DOCUMENT:
Commémoration

Massenet sous les feux de la rampe

Par Daphné Bétard · Le Journal des Arts

Le 13 mars 2012 - 760 mots

L’Opéra de Paris et la Bibliothèque nationale de France rendent hommage
au compositeur à l’occasion du centenaire de sa mort.

PARIS - L’Opéra national de Paris célèbre le centenaire de la mort du compositeur Jules Massenet (1842-1912) à travers une série d’événements tels que la reprise de l’Histoire de Manon au Palais Garnier en avril et mai. L’institution organise parallèlement, en son sein, dans la Bibliothèque-musée de l’Opéra, une exposition en hommage à ce compositeur passionné par la scène. La manifestation a été mise sur pied en partenariat avec la Bibliothèque nationale de France (BNF).

Après plusieurs succès, c’est en ces lieux, à l’Opéra Garnier, en 1877, que Jules Massenet s’est imposé sur la scène lyrique française avec la création du Roi de Lahore. Une œuvre que Christophe Ghristi, l’un des commissaires de l’exposition, décrit comme une « fantaisie indienne », « toute baignée d’un amour à la fois exotique et universel, mais bien réel ». Cet opéra est joué pendant deux ans dans différents théâtres d’Europe, notamment en Italie, et vaut à Massenet d’être élu à l’Académie des beaux-arts. Suivent les créations Manon à l’Opéra-comique en 1884, et Le Cid au Palais Garnier en 1885. Avant que Werther, joué en 1892 au théâtre impérial de Vienne, ne « le consacre définitivement comme le plus grand compositeur français dramatique de son temps », souligne le musicologue Jean-Christophe Branger, l’un des auteurs du catalogue.

DONNÉES FOURNIES:
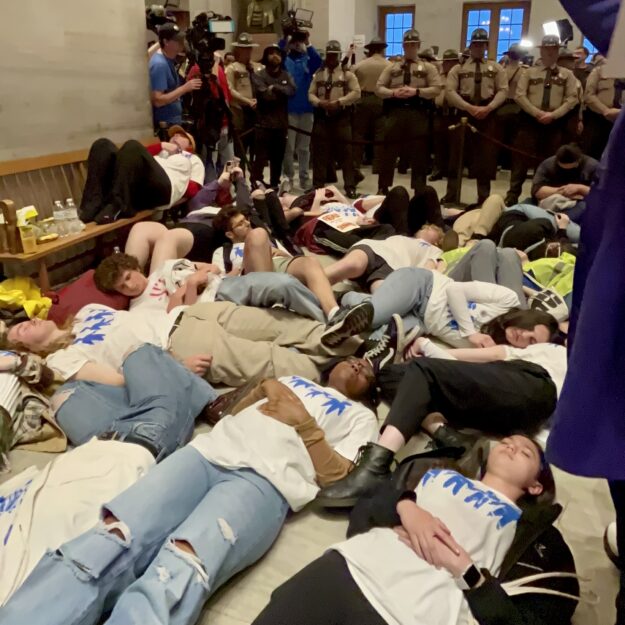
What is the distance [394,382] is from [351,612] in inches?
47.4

---

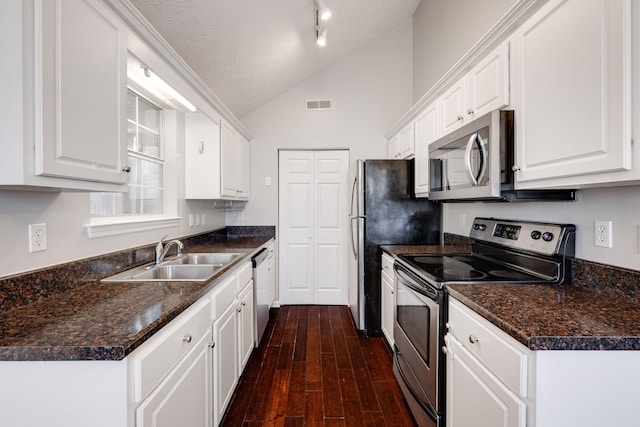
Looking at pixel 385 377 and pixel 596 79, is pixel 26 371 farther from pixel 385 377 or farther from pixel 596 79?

SÉRIE D'EXERCICES:
1 - Citez fidèlement le passage de l'article sur Massenet qui commence par « Par Daphné Bétard » et se poursuit jusqu'à « de France (BNF). ».
2 - Prolongez l'article sur Massenet en reprenant juste après sa dernière phrase.
Les lignes ci-dessus forment un matériau distinct de l'article sur Massenet.

CORRIGÉ DÉTAILLÉ:
1 -
Par Daphné Bétard · Le Journal des Arts

Le 13 mars 2012 - 760 mots

L’Opéra de Paris et la Bibliothèque nationale de France rendent hommage
au compositeur à l’occasion du centenaire de sa mort.

PARIS - L’Opéra national de Paris célèbre le centenaire de la mort du compositeur Jules Massenet (1842-1912) à travers une série d’événements tels que la reprise de l’Histoire de Manon au Palais Garnier en avril et mai. L’institution organise parallèlement, en son sein, dans la Bibliothèque-musée de l’Opéra, une exposition en hommage à ce compositeur passionné par la scène. La manifestation a été mise sur pied en partenariat avec la Bibliothèque nationale de France (BNF).

2 -
Vives critiques
Magnifiés par un éclairage dramatique sur fond de cimaises pourpres, des dessins, esquisses et éléments de décors, tableaux, affiches, photographies, costumes, manuscrits autographes, documents d’archive et maquettes retracent la carrière et l’œuvre de ce compositeur de la Belle Époque. Au rythme de représentations des opéras de Massenet filmées récemment, le parcours suit une trame thématique, évoquant tour à tour l’univers théâtral de Massenet, les liens étroits l’unissant à ses interprètes, et enfin, l’atelier du compositeur avec des objets de son quotidien. Préoccupé par la cohérence de chacune de ses créations scéniques, de l’écriture au choix des costumes, Massenet voulait tout contrôler, comme le rappelle Mathias Auclair, conservateur en chef à la Bibliothèque-musée de l’Opéra, également l’un des commissaires de l’exposition. Et cela, particulièrement en ce qui concerne le choix de ses interprètes féminins à l’instar de Joséphine de Reszké, sélectionnée pour jouer Sita dans Le Roi de Lahore ; de Sybil Sanderson, pour le rôle-titre d’Esclarmonde en 1889 ou celui de Manon en 1891 et 1892 ; ou encore de Mary Garden pour Chérubin en 1905, toutes immortalisées dans les clichés ici réunis. « Ses chanteuses étaient aussi ses musées », note la soprano américaine Renée Fleming qui, plus d’un siècle après Sibyl Sanderson dont le talent avait jadis inspiré Massenet, clame son admiration pour le compositeur : il « a aimé la voix des sopranos comme seul peut-être Richard Strauss ». « Depuis mes débuts, je me suis naturellement laissée porter par ses lignes et ses accents, et je reviens toujours à lui avec bonheur. J’aime sa richesse harmonique. »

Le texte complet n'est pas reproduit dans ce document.